- **WHAT THE TASK REQUIRES**:
Can you turn the material from its start through the line containing "1.73 meters", inclusive, into a two-column CSV with the headers "text" and "answer"? Each row should pair a passage with the answer that follows it, with both fields quoted, line breaks replaced by spaces, and the pictures left out.
=======
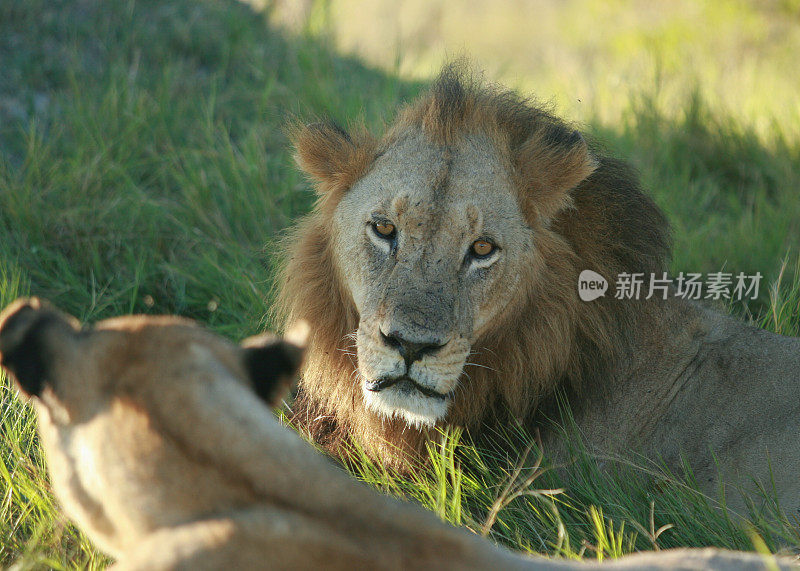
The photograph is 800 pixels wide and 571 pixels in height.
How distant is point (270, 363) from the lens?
2.04m

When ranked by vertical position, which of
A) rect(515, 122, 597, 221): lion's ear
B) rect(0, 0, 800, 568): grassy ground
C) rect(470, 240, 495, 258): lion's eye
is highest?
rect(515, 122, 597, 221): lion's ear

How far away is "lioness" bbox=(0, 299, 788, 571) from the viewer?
1.73 meters

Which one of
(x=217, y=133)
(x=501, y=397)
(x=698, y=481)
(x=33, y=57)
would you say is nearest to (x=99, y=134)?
(x=217, y=133)

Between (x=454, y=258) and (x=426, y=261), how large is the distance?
0.11 metres

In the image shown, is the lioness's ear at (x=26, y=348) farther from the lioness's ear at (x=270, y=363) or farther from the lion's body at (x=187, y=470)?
the lioness's ear at (x=270, y=363)

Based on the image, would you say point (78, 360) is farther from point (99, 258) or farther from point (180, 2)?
point (180, 2)

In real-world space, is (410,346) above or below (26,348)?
below

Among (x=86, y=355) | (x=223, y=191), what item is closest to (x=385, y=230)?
(x=86, y=355)

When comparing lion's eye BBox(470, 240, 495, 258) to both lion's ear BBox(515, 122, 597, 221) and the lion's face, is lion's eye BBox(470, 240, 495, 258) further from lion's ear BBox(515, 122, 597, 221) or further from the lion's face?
lion's ear BBox(515, 122, 597, 221)

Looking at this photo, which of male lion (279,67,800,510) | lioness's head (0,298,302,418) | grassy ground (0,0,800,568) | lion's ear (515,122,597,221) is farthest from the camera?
lion's ear (515,122,597,221)

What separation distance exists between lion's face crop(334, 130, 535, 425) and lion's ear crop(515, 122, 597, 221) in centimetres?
9

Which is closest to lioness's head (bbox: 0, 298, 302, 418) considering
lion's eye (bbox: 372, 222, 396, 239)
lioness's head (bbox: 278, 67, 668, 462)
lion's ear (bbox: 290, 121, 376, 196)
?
lioness's head (bbox: 278, 67, 668, 462)

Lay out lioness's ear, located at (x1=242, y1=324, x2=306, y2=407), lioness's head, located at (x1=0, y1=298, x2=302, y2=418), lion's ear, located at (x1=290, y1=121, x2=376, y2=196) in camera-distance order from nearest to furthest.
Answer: lioness's head, located at (x1=0, y1=298, x2=302, y2=418)
lioness's ear, located at (x1=242, y1=324, x2=306, y2=407)
lion's ear, located at (x1=290, y1=121, x2=376, y2=196)

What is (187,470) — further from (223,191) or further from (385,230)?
(223,191)
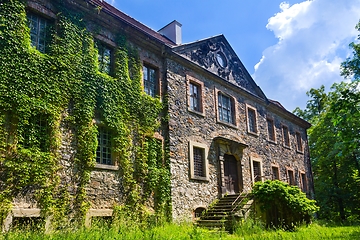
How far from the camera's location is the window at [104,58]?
12664 mm

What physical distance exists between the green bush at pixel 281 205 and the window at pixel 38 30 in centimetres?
1083

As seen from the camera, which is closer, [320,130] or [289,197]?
[289,197]

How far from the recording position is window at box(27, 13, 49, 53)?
1077cm

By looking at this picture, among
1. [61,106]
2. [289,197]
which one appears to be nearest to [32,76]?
[61,106]

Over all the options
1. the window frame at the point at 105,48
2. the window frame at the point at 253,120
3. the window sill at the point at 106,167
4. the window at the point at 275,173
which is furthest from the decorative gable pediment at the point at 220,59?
the window sill at the point at 106,167

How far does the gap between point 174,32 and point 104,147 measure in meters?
9.62

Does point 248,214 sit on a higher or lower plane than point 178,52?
lower

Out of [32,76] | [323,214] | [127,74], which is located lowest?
[323,214]

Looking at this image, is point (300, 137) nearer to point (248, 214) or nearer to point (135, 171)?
point (248, 214)

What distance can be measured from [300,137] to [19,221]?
22767 mm

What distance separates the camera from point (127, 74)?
13.2 metres

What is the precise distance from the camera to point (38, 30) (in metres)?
11.0

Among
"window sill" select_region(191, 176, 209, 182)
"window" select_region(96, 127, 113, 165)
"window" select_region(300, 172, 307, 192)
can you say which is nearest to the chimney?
"window sill" select_region(191, 176, 209, 182)

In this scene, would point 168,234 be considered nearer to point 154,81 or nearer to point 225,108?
point 154,81
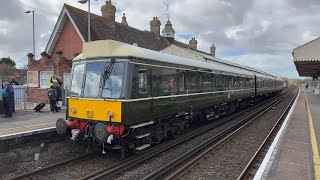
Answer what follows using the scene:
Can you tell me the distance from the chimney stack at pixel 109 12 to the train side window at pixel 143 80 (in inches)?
787

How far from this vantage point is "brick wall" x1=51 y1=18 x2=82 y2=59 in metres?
24.7

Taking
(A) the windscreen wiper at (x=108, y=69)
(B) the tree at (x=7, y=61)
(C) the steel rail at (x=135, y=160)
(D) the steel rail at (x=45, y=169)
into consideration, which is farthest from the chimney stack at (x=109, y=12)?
(B) the tree at (x=7, y=61)

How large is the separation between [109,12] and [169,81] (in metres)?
19.8

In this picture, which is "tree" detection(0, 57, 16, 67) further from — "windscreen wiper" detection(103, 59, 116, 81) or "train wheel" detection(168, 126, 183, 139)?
"windscreen wiper" detection(103, 59, 116, 81)


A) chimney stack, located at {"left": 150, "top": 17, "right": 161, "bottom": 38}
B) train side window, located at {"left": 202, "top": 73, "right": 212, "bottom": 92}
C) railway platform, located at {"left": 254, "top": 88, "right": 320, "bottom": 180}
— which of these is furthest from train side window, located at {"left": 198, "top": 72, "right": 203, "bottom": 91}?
chimney stack, located at {"left": 150, "top": 17, "right": 161, "bottom": 38}

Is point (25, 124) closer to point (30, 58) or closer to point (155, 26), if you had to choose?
point (30, 58)

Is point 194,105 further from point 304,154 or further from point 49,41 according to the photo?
point 49,41

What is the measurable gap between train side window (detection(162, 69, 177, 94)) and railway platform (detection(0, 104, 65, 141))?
141 inches

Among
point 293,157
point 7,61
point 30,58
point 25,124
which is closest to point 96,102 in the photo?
point 25,124

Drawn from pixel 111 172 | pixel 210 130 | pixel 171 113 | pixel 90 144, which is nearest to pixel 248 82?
pixel 210 130

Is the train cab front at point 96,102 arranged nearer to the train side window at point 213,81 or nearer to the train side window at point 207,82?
the train side window at point 207,82

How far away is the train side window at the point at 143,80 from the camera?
=======
- **SOLUTION FOR THIS EXERCISE**:
text,answer
"The photograph is 800 pixels wide and 571 pixels in height. How distant is point (270, 363) from the lens?","2.04m"
"When ranked by vertical position, which of A) rect(515, 122, 597, 221): lion's ear B) rect(0, 0, 800, 568): grassy ground C) rect(470, 240, 495, 258): lion's eye is highest?","rect(515, 122, 597, 221): lion's ear"
"How far away is ""lioness"" bbox=(0, 299, 788, 571) from the viewer?","1.73 meters"